Jeff Stone is a young man, just graduating from pilot training at the Space School. His older brother Ben graduated two years before, and went on a mission to a new star system. (Apparently these missions have a 30% fatality rate!) Ben seems to be lost as well, and there is going to be a rescue mission. Rather implausibly, Jeff is chosen. He'll accompany a fellow recent graduate, plus a girl, Lupe Flor, who was raised by hive-mind aliens after her parents crashed on their planet, and Lupe's alien friend.

They head off to the planet Topaz, 1000 light years away. There's a certain amount of (actually tolerable) guff about how the FTL drive works -- artificially reducing mass (which really doesn't make any sense but whatevery). When they get to Topaz, they are immediately attacked ... and they also hear a message from Ben.

The main issue, really, is how to make contact with the aliens of this system, who seem to want to shoot first and ask questions never. And then to figure out what happened to Ben. Not surprisingly, Lupe's alien friend turns out to be vital.
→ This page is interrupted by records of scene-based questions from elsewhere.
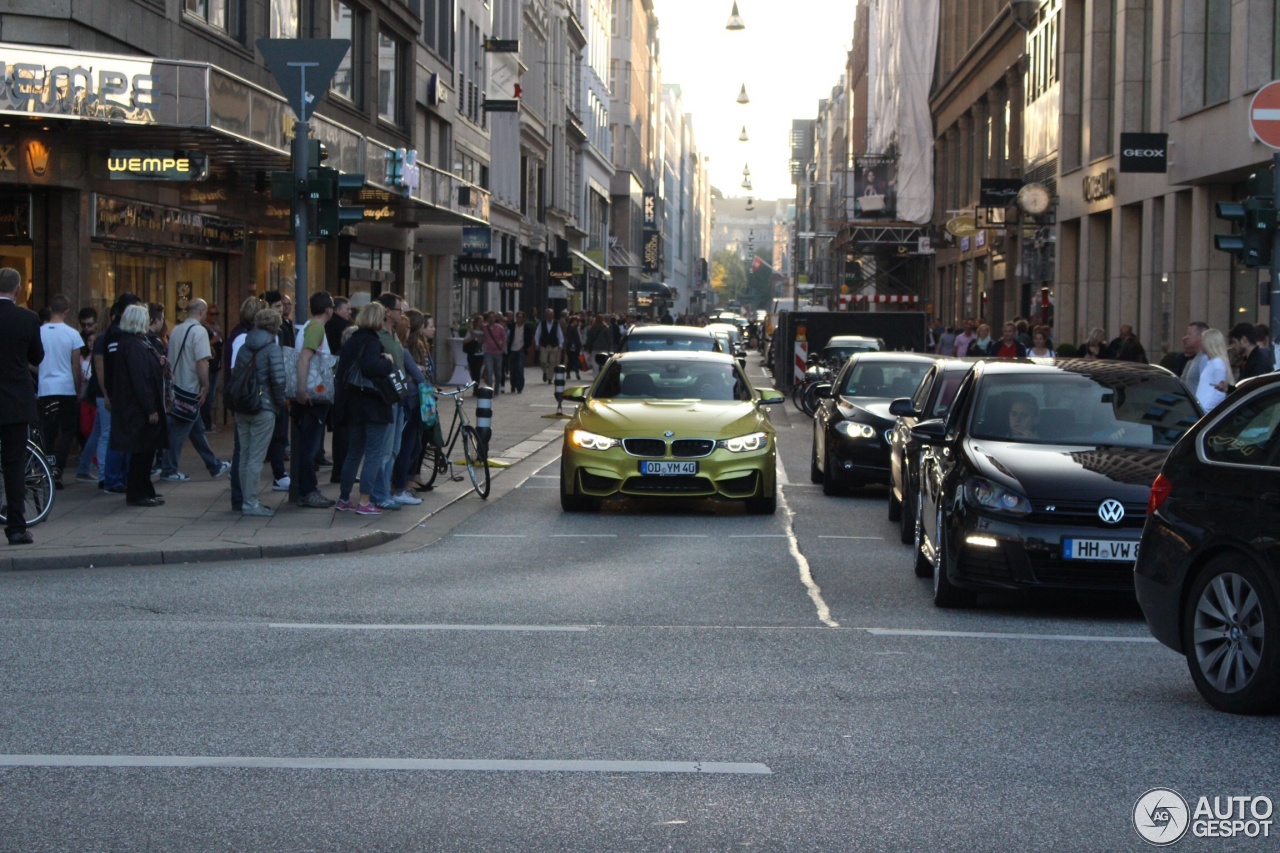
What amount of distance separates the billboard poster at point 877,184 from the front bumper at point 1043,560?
62039mm

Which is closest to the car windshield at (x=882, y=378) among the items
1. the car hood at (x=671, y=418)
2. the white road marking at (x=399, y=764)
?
the car hood at (x=671, y=418)

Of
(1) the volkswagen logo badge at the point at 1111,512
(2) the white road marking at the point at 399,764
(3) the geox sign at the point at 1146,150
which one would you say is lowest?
(2) the white road marking at the point at 399,764

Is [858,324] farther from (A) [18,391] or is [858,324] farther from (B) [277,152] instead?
(A) [18,391]

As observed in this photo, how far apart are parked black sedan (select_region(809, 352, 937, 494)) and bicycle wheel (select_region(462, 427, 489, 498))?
3.57 meters

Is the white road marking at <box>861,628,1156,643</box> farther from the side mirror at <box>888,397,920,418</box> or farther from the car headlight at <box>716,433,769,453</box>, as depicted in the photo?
the car headlight at <box>716,433,769,453</box>

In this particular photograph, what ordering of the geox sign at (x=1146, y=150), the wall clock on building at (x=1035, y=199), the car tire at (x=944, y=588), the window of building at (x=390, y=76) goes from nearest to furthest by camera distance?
the car tire at (x=944, y=588), the geox sign at (x=1146, y=150), the window of building at (x=390, y=76), the wall clock on building at (x=1035, y=199)

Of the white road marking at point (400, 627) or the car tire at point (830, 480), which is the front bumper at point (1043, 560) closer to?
the white road marking at point (400, 627)

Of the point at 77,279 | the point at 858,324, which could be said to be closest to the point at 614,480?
the point at 77,279

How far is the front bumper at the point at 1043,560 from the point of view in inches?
380

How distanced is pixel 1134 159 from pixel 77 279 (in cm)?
1760

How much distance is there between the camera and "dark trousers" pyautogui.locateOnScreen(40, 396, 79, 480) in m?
16.3

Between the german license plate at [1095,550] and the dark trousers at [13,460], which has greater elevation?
the dark trousers at [13,460]

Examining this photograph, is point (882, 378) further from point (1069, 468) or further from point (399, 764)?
point (399, 764)

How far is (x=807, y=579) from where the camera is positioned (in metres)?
11.5
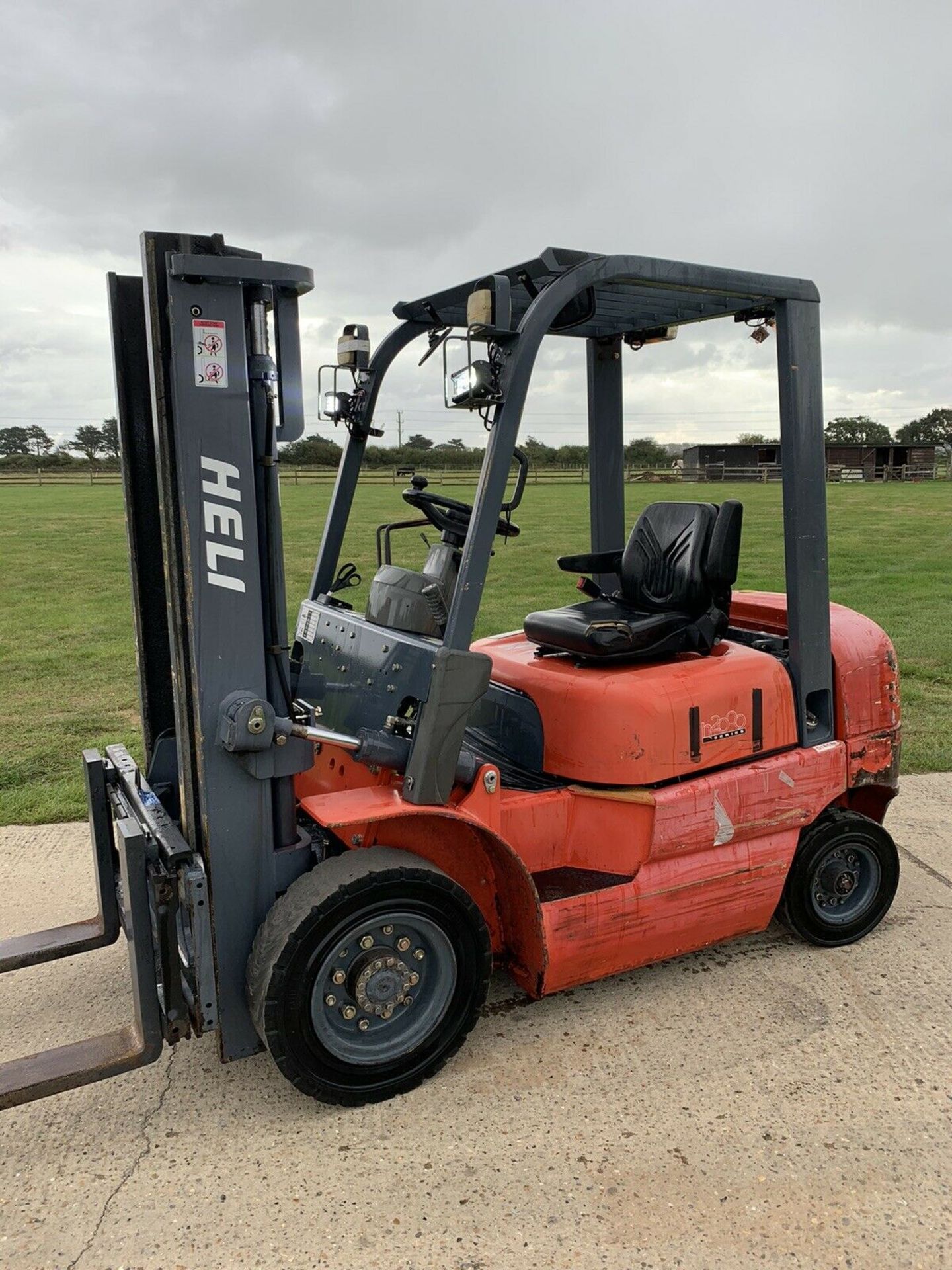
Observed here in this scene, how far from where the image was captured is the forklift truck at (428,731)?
2.97 m

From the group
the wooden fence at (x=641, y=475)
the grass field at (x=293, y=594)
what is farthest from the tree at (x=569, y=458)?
the grass field at (x=293, y=594)

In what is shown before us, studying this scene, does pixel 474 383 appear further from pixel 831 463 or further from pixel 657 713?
pixel 831 463

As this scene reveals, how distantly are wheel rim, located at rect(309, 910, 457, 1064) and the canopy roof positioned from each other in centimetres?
213

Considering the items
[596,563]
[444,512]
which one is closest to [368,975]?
[444,512]

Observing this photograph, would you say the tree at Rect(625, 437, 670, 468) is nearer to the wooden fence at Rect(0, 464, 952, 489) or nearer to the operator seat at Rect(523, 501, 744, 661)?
the wooden fence at Rect(0, 464, 952, 489)

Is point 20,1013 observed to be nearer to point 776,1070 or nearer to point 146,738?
point 146,738

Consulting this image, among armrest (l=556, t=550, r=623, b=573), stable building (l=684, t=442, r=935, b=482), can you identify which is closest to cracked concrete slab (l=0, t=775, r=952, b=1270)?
armrest (l=556, t=550, r=623, b=573)

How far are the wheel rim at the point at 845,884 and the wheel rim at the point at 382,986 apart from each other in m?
1.72

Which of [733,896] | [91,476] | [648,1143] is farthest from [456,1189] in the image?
[91,476]

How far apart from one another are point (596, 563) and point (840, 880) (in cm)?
184

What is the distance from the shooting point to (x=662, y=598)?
4.42 m

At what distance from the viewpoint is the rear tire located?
13.3ft

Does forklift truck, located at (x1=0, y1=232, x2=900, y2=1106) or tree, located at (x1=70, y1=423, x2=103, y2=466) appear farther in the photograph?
tree, located at (x1=70, y1=423, x2=103, y2=466)

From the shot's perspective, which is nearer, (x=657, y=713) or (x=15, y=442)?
(x=657, y=713)
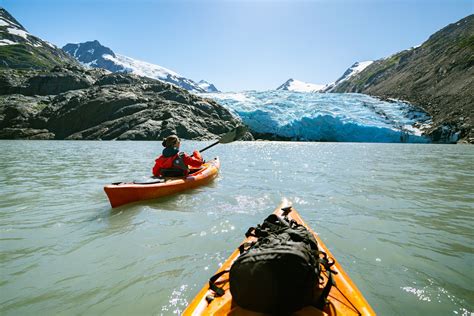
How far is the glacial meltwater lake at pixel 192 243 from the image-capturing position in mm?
3461

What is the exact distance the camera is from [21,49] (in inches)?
4998

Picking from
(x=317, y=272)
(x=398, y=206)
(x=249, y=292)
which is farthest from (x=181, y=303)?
(x=398, y=206)

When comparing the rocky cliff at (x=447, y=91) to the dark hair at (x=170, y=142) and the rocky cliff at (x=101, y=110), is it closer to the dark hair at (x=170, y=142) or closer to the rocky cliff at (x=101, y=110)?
the rocky cliff at (x=101, y=110)

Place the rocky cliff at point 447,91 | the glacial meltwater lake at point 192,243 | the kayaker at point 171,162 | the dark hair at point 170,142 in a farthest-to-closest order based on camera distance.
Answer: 1. the rocky cliff at point 447,91
2. the kayaker at point 171,162
3. the dark hair at point 170,142
4. the glacial meltwater lake at point 192,243

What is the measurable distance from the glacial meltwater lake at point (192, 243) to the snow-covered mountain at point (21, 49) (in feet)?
443

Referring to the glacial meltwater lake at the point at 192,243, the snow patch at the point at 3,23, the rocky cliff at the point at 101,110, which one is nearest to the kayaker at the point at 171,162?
→ the glacial meltwater lake at the point at 192,243

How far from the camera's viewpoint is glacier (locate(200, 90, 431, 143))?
47.6m

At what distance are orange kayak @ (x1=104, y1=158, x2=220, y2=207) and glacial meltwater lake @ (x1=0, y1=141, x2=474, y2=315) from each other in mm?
236

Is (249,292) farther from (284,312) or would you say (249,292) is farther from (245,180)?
(245,180)

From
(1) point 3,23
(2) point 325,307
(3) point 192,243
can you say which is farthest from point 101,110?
(1) point 3,23

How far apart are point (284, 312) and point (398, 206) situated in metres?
6.25

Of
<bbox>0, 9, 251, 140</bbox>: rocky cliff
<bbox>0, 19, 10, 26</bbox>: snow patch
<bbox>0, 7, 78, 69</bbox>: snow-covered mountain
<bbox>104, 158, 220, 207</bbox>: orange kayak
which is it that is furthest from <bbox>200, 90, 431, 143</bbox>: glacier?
<bbox>0, 19, 10, 26</bbox>: snow patch

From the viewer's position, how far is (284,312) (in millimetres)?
2375

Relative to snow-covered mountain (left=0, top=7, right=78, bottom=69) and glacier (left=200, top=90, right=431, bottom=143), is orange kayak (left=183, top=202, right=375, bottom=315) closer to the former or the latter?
glacier (left=200, top=90, right=431, bottom=143)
The actual theme here, if laid on a bit heavy, is just fine -- the notion that all aliens, no matter how weird, even aliens who live in empty space, are fellow beings that we should be friends with. And in fact the novel's skeleton, advancing that notion, is just fine. The problem is the creaky rescue plot, and the annoyingly condescending writing style. Definitely a very minor entry in the Williamson oeuvre.